**Exercise prompt**
Please edit the material from the line with "In the picture, is" through the end, changing "terracotta" to "clay" and keeping everything else the same. Return only those lines.

**Extracted data**
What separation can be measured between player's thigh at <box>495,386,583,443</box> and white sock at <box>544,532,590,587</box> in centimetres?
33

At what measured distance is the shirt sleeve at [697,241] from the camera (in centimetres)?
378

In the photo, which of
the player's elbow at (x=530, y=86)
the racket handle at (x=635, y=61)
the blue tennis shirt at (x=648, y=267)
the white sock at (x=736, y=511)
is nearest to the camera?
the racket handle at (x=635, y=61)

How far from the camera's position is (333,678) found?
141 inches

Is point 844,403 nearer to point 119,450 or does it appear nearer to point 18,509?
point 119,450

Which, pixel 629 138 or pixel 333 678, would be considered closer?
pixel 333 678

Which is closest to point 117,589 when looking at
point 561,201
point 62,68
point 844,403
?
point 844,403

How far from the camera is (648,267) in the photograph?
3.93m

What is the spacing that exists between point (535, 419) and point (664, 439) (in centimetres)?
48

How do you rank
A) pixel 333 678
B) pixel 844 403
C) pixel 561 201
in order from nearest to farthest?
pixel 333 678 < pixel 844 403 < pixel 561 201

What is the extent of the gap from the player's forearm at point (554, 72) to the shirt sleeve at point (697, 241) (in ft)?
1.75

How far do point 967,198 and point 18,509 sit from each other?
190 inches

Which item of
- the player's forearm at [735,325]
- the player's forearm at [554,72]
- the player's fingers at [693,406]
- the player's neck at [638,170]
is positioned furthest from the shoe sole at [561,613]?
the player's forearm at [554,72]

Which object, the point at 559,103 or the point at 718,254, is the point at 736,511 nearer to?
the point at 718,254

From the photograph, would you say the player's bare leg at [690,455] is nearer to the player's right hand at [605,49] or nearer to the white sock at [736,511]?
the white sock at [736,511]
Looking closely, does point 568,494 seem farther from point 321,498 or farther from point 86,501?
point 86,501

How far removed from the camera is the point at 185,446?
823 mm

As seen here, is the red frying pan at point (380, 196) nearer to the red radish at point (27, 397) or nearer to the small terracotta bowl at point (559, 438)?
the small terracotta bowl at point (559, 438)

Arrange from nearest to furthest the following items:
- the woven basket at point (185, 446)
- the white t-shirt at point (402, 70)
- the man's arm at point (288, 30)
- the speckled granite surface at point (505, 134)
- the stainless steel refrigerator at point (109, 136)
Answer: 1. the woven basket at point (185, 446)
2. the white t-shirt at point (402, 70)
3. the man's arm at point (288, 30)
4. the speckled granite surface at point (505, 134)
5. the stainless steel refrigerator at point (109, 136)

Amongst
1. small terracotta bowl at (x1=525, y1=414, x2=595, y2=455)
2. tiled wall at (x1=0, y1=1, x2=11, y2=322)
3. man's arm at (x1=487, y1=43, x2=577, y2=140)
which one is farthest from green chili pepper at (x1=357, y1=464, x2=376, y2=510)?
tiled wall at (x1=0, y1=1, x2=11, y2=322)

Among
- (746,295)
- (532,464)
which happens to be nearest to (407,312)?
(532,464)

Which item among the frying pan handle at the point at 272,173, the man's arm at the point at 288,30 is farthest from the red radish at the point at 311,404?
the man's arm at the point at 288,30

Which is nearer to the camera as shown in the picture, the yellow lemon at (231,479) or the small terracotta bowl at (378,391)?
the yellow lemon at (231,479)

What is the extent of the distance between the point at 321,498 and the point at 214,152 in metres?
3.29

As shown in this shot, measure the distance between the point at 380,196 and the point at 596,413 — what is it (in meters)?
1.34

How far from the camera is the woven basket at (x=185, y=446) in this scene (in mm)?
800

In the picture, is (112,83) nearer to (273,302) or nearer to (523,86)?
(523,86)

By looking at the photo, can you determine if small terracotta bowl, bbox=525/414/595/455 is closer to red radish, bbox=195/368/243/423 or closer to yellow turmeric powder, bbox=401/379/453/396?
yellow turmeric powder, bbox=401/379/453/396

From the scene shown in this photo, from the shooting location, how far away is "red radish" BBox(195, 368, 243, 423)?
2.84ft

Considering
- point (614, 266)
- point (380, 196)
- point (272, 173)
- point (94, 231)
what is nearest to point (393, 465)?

**Output of the exercise**
In the picture, is (112,83) nearer to (273,302) or nearer to (523,86)?
(523,86)

By looking at the photo, can you determine if small clay bowl, bbox=525/414/595/455 is closer to red radish, bbox=195/368/243/423 or closer to yellow turmeric powder, bbox=401/379/453/396?
yellow turmeric powder, bbox=401/379/453/396

From the scene shown in this photo, from the shooting location, how far away is "red radish" BBox(195, 368, 243, 423)?
2.84ft

Considering
- point (614, 266)
- point (380, 196)
- point (272, 173)
- point (94, 231)
what is nearest to point (393, 465)?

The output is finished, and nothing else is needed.